In a letter attached to the application, lawyers Quentin Davies and Peta-Claire Brunel said these options would be cruel to fish or result in losses for the company.
King Salmon chief executive Grant Rosewarne said fish at Clay Point needed more feed because they were bigger than usual this season and there were more mouths to feed.
Last year King Salmon was looking at a lower than usual harvest, partly because of high deaths at Waihinau in Pelorus Sound and partly because fish bred in 2010 and 2011 had poor survival rates and a poor ability to convert feed to flesh.
To make up tonnage, the company delayed harvesting at Clay Point and other farms, Mr Rosewarne said.
Not only did fish grow bigger but there was a bigger overlap between crops, meaning more mouths to feed for longer, he said.
The company had a pleasant surprise when the 2012 fish grew faster than expected and had a high survival rate of about 98 per cent compared with a 75 to 85 per cent average. Again, this meant they needed more feed.
Meanwhile, the company had split its Pelorus fish farm which usually rotated between Waihinau and Forsyth Bays, Mr Rosewarne said.
"If we can keep fish relaxed and calm, putting on the same weight or more, and eating less feed with less impact on the environment that will be a great result."
Fish farmers in other parts of the world separated age classes but this was new to King Salmon, he said. If successful, the approach would be extended to new farms.
This week King Salmon was harvesting fish at Forsyth. The site would be fallowed until at least May next year and ideally longer if the company could get new sites up and running.

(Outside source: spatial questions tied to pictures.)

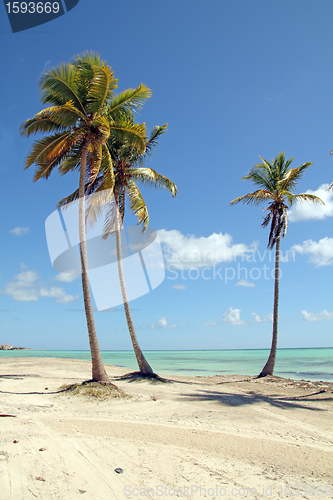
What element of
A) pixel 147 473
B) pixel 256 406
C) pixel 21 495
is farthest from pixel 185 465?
pixel 256 406

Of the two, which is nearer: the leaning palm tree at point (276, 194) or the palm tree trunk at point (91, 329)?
the palm tree trunk at point (91, 329)

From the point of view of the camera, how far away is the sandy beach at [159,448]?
3848mm

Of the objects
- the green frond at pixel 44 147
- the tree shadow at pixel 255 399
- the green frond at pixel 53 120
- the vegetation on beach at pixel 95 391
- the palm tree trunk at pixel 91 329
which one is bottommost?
the tree shadow at pixel 255 399

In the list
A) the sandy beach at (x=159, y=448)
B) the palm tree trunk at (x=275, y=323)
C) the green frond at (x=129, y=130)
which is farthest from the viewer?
the palm tree trunk at (x=275, y=323)

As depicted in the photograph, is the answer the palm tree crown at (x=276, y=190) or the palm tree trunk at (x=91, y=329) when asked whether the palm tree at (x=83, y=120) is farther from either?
the palm tree crown at (x=276, y=190)

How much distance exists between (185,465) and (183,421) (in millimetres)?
2630

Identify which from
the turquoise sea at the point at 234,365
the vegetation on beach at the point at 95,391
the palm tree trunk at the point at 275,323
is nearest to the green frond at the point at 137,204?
the vegetation on beach at the point at 95,391

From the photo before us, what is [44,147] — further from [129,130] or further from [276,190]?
[276,190]

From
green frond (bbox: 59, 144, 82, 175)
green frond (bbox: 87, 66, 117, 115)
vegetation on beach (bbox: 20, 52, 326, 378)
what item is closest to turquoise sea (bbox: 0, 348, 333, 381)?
vegetation on beach (bbox: 20, 52, 326, 378)

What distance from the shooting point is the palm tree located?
10492mm

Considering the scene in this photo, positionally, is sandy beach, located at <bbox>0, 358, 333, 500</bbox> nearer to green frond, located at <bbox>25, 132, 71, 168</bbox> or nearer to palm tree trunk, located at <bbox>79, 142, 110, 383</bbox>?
palm tree trunk, located at <bbox>79, 142, 110, 383</bbox>

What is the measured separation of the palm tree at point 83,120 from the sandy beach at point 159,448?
312cm

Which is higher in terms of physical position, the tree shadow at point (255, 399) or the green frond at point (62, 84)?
the green frond at point (62, 84)

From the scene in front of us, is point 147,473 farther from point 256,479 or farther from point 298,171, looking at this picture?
point 298,171
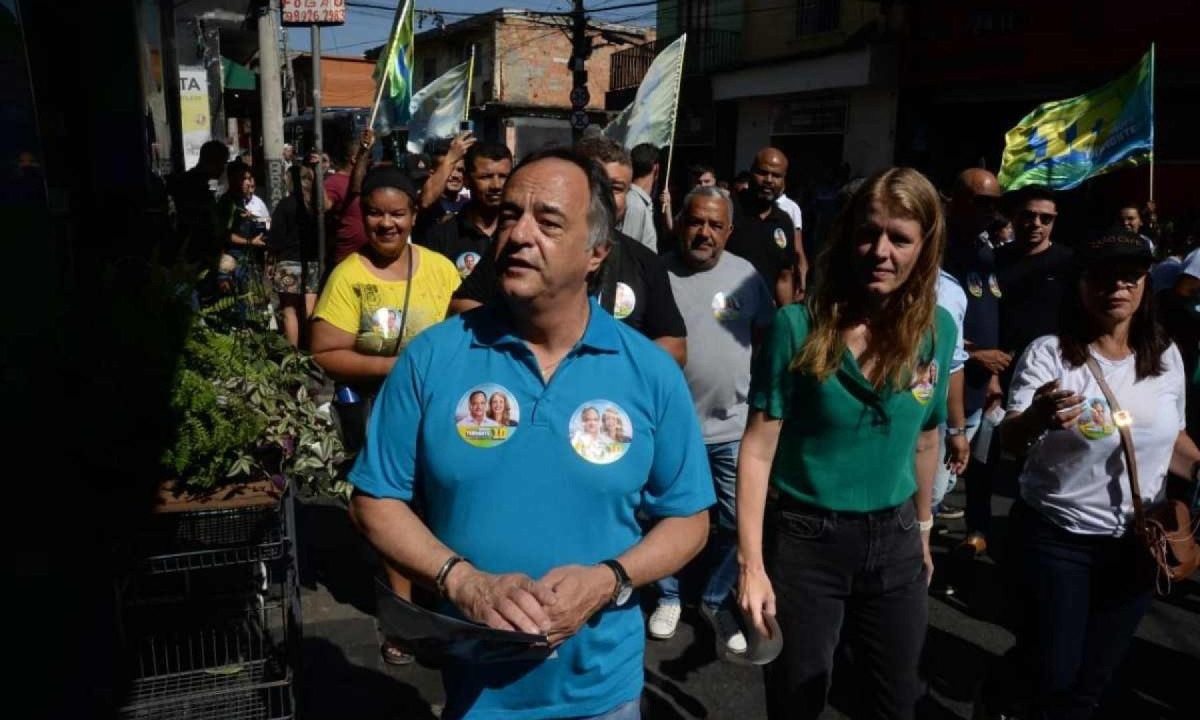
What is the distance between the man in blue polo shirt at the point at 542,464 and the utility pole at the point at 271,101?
12488 millimetres

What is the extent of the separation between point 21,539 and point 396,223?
1820 millimetres

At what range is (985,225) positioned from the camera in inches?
204

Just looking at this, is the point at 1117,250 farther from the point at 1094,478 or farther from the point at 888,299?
the point at 888,299

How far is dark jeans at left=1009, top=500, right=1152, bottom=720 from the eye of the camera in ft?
9.82

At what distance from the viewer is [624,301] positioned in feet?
12.1

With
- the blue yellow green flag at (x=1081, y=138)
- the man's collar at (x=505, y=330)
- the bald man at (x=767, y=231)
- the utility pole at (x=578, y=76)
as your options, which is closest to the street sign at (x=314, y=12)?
the bald man at (x=767, y=231)

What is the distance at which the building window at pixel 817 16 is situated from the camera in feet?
70.3

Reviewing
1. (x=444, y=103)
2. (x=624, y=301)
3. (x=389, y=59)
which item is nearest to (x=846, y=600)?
(x=624, y=301)

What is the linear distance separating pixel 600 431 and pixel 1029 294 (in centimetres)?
386

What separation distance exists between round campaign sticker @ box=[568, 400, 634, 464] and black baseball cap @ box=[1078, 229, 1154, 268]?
6.09 feet

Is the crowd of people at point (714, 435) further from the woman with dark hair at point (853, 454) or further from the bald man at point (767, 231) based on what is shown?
the bald man at point (767, 231)

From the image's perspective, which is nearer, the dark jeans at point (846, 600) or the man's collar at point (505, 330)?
the man's collar at point (505, 330)

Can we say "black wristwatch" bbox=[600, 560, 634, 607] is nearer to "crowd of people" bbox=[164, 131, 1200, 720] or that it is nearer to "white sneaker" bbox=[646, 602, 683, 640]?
"crowd of people" bbox=[164, 131, 1200, 720]

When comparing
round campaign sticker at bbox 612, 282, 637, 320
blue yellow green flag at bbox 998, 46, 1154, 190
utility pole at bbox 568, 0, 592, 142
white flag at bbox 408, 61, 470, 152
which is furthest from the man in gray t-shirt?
utility pole at bbox 568, 0, 592, 142
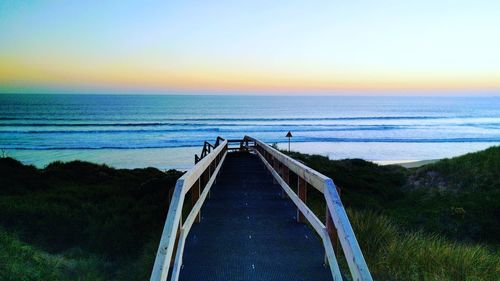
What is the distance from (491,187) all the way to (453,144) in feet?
99.1

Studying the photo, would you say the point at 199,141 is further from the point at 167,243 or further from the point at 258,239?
the point at 167,243

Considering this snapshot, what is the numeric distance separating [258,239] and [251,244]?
0.24m

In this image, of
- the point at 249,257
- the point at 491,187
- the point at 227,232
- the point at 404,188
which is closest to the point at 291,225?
the point at 227,232

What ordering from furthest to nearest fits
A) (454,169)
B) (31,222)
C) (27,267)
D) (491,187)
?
(454,169) → (491,187) → (31,222) → (27,267)

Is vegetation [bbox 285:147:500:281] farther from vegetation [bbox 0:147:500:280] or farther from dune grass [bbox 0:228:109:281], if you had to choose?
dune grass [bbox 0:228:109:281]

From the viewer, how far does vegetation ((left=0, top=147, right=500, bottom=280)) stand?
5.35 m

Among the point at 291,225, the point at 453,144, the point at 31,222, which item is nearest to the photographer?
the point at 291,225

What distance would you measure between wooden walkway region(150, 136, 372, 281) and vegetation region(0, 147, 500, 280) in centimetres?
83

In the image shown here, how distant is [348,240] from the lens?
10.5 feet

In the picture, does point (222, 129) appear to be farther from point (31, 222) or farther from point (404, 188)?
point (31, 222)

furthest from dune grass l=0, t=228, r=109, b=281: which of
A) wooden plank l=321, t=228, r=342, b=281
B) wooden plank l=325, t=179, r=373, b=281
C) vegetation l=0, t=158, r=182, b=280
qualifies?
wooden plank l=325, t=179, r=373, b=281

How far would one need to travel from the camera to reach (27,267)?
17.4ft

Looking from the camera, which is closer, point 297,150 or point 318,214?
point 318,214

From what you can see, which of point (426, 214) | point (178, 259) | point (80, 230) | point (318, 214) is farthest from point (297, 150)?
point (178, 259)
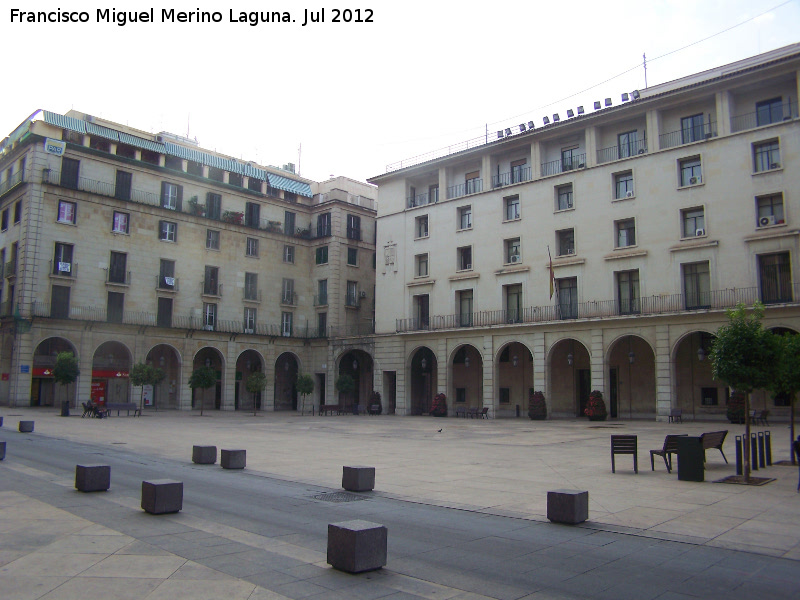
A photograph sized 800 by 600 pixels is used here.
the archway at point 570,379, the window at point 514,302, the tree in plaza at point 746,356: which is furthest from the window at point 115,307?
the tree in plaza at point 746,356

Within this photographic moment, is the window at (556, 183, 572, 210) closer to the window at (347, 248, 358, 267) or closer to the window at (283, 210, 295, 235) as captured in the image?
the window at (347, 248, 358, 267)

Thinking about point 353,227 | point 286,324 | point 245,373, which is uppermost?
point 353,227

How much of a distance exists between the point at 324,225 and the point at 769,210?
34277 mm

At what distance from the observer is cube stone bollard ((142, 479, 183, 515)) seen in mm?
9039

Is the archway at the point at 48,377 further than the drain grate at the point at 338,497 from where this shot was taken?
Yes

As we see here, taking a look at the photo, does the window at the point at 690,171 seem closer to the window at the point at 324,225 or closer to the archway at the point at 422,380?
the archway at the point at 422,380

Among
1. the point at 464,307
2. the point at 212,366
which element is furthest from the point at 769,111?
the point at 212,366

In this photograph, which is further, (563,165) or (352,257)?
(352,257)

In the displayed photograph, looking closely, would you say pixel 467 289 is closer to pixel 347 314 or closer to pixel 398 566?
pixel 347 314

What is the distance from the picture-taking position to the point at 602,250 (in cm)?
3591

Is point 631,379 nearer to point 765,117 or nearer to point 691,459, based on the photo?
point 765,117

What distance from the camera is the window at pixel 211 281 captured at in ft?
156

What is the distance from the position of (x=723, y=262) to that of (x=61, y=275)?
38.8m

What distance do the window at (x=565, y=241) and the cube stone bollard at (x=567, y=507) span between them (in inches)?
1189
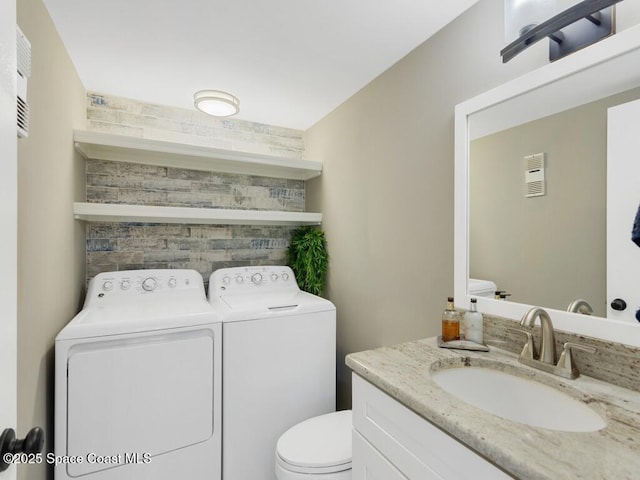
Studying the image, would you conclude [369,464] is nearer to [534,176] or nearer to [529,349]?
[529,349]

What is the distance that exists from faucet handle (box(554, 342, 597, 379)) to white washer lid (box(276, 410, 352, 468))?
0.95 metres

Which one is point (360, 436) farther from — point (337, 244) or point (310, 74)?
point (310, 74)

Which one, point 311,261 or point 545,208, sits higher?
point 545,208

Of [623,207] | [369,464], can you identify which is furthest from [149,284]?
Answer: [623,207]

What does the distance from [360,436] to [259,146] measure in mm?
2319

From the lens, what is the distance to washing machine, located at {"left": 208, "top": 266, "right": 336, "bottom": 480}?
1.79m

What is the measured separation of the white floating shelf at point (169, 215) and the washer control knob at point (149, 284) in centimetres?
41

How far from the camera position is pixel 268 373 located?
6.13ft

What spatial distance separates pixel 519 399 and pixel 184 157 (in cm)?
230

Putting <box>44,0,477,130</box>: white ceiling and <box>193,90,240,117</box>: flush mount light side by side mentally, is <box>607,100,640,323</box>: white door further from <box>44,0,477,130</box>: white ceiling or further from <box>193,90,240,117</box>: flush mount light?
<box>193,90,240,117</box>: flush mount light

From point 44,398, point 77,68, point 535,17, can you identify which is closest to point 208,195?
point 77,68

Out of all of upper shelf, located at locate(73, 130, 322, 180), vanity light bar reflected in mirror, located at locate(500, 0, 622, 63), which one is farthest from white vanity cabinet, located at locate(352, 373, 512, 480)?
upper shelf, located at locate(73, 130, 322, 180)

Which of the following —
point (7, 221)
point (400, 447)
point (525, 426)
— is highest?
point (7, 221)

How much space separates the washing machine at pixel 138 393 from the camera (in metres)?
1.46
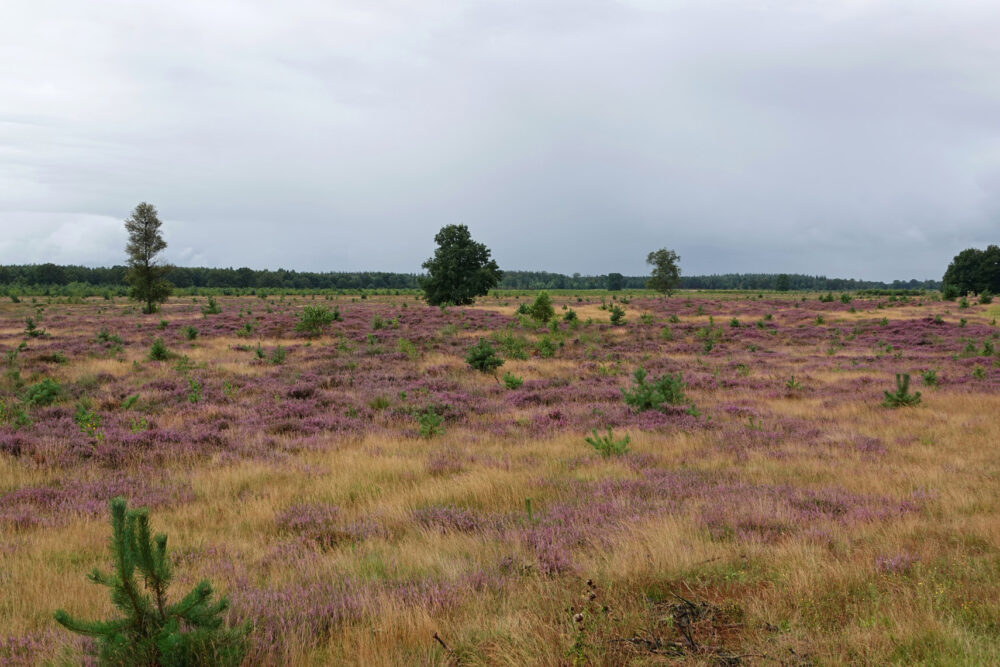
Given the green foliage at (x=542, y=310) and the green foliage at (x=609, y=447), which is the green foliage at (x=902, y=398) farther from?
the green foliage at (x=542, y=310)

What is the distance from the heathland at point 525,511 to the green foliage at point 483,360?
5.13 feet

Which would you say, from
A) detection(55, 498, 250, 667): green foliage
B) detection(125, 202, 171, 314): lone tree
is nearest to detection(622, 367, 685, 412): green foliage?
detection(55, 498, 250, 667): green foliage

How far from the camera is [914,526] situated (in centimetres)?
555

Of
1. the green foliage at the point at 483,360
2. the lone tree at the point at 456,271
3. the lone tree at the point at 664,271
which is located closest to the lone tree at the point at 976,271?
the lone tree at the point at 664,271

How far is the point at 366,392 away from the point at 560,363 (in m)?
8.91

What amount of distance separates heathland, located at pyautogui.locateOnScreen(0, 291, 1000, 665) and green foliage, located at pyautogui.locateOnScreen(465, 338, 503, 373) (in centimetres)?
156

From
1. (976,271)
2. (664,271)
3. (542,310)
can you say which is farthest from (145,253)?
(976,271)

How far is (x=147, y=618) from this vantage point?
3152 mm

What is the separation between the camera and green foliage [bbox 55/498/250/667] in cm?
293

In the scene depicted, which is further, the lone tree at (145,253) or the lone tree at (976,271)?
the lone tree at (976,271)

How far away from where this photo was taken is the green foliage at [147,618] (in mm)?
2926

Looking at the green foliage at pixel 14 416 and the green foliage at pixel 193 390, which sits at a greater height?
the green foliage at pixel 193 390

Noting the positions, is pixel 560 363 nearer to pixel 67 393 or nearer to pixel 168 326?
pixel 67 393

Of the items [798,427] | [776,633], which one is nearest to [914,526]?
[776,633]
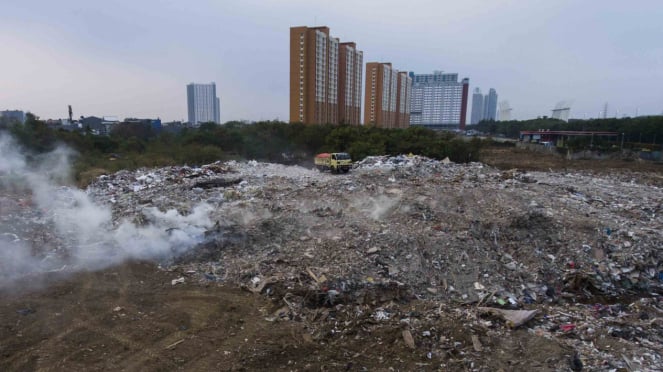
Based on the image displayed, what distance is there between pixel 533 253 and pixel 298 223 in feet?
14.5

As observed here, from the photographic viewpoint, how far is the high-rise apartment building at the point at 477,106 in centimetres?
11312

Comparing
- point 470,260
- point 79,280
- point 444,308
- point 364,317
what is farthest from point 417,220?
point 79,280

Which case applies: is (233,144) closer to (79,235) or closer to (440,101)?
(79,235)

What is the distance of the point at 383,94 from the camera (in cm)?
4834

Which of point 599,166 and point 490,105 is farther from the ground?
point 490,105

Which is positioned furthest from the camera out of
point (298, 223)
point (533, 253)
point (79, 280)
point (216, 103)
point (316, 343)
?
point (216, 103)

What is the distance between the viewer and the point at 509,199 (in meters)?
10.1

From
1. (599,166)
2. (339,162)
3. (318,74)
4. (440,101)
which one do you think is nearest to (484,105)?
(440,101)

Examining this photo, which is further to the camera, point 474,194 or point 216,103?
point 216,103

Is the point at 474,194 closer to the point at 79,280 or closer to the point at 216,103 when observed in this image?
the point at 79,280

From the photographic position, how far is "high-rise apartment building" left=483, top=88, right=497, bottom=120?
113500 millimetres

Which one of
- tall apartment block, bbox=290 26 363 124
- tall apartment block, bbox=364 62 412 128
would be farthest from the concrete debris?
tall apartment block, bbox=364 62 412 128

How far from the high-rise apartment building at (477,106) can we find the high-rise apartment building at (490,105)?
114cm

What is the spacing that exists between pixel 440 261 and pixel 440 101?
87.6 m
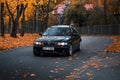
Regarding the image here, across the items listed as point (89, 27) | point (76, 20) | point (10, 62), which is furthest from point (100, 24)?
point (10, 62)

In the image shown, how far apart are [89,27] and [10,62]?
5930cm

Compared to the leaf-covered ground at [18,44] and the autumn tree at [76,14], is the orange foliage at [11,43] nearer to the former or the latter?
the leaf-covered ground at [18,44]

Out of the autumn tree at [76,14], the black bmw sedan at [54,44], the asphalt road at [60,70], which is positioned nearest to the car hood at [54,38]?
the black bmw sedan at [54,44]

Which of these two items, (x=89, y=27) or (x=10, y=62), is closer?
(x=10, y=62)

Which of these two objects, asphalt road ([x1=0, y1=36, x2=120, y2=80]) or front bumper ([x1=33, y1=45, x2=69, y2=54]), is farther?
front bumper ([x1=33, y1=45, x2=69, y2=54])

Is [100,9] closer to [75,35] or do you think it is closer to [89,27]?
[89,27]

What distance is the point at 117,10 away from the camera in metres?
71.7

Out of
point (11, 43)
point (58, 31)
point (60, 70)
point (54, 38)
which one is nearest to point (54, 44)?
point (54, 38)

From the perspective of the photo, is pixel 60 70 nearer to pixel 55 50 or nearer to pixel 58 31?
pixel 55 50

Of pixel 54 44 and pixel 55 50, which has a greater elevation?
pixel 54 44

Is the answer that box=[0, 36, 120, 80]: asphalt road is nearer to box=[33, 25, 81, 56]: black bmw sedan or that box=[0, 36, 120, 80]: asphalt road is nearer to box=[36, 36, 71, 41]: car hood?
box=[33, 25, 81, 56]: black bmw sedan

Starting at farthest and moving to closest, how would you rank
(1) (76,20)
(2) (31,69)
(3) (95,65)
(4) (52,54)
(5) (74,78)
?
1. (1) (76,20)
2. (4) (52,54)
3. (3) (95,65)
4. (2) (31,69)
5. (5) (74,78)

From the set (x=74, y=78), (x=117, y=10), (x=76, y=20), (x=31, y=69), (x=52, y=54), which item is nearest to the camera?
(x=74, y=78)

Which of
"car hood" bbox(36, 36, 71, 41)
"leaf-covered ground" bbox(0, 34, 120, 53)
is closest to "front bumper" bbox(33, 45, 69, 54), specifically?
"car hood" bbox(36, 36, 71, 41)
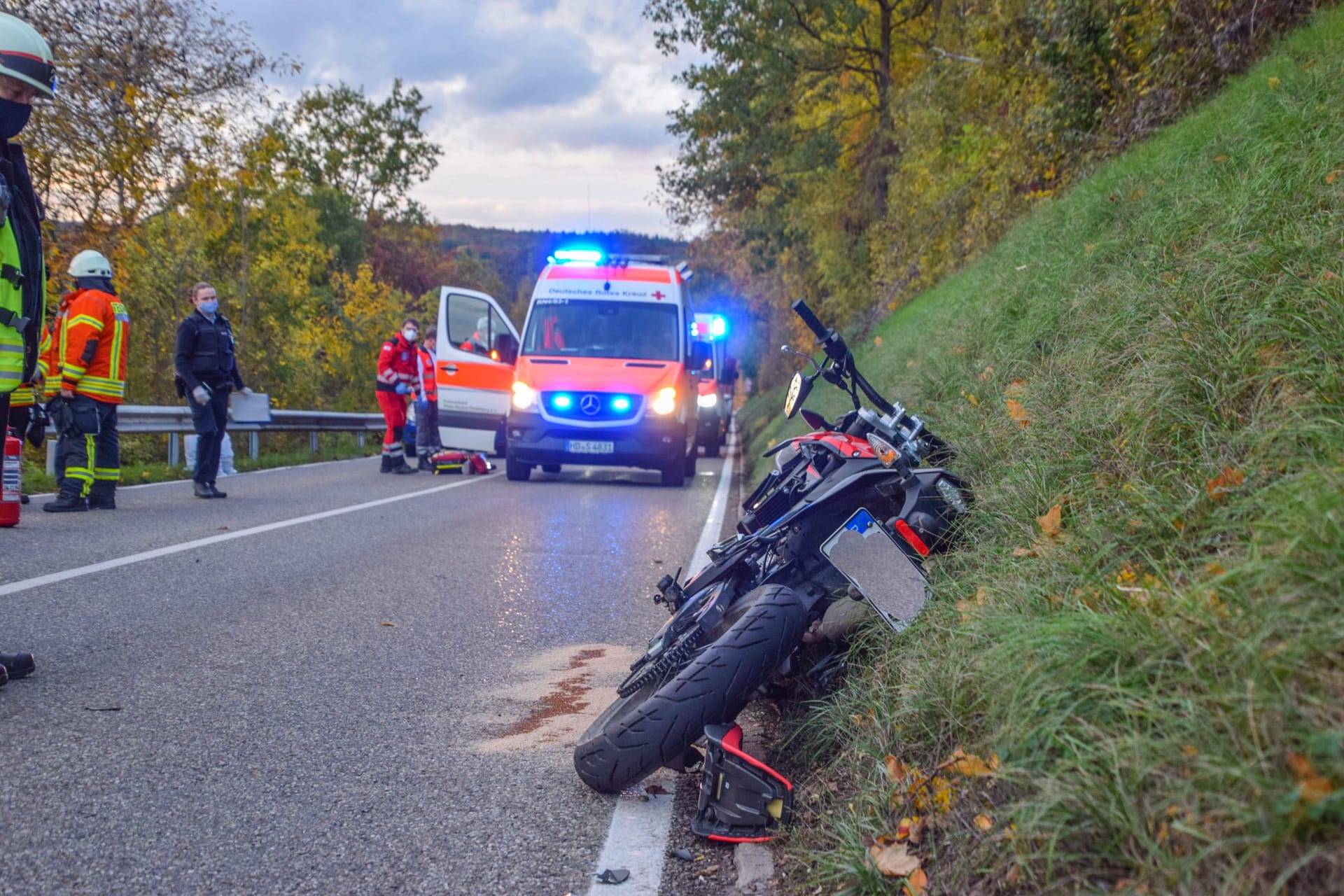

These were approved by the Environmental Protection Authority and High Court but had been appealed to the Supreme Court by environmental groups Sustain Our Sounds and the Environmental Defence Society.
King Salmon's application to increase feed at Clay Point by 500 tonnes between October and December this year goes to an open hearing on October 10 and 11.
The company has also applied for a backdated increase in feed used at the farm in 2011-12, when it broke the rules on how much feed it gave its fish, and for three years from December. Only previous submitters can submit on these changes and a proposal to rewrite rules for effects on the seabed.
Resource management officer Bruno Brosnan said the council could not take legal action against King Salmon for overfeeding fish at Clay Point until these applications had been processed.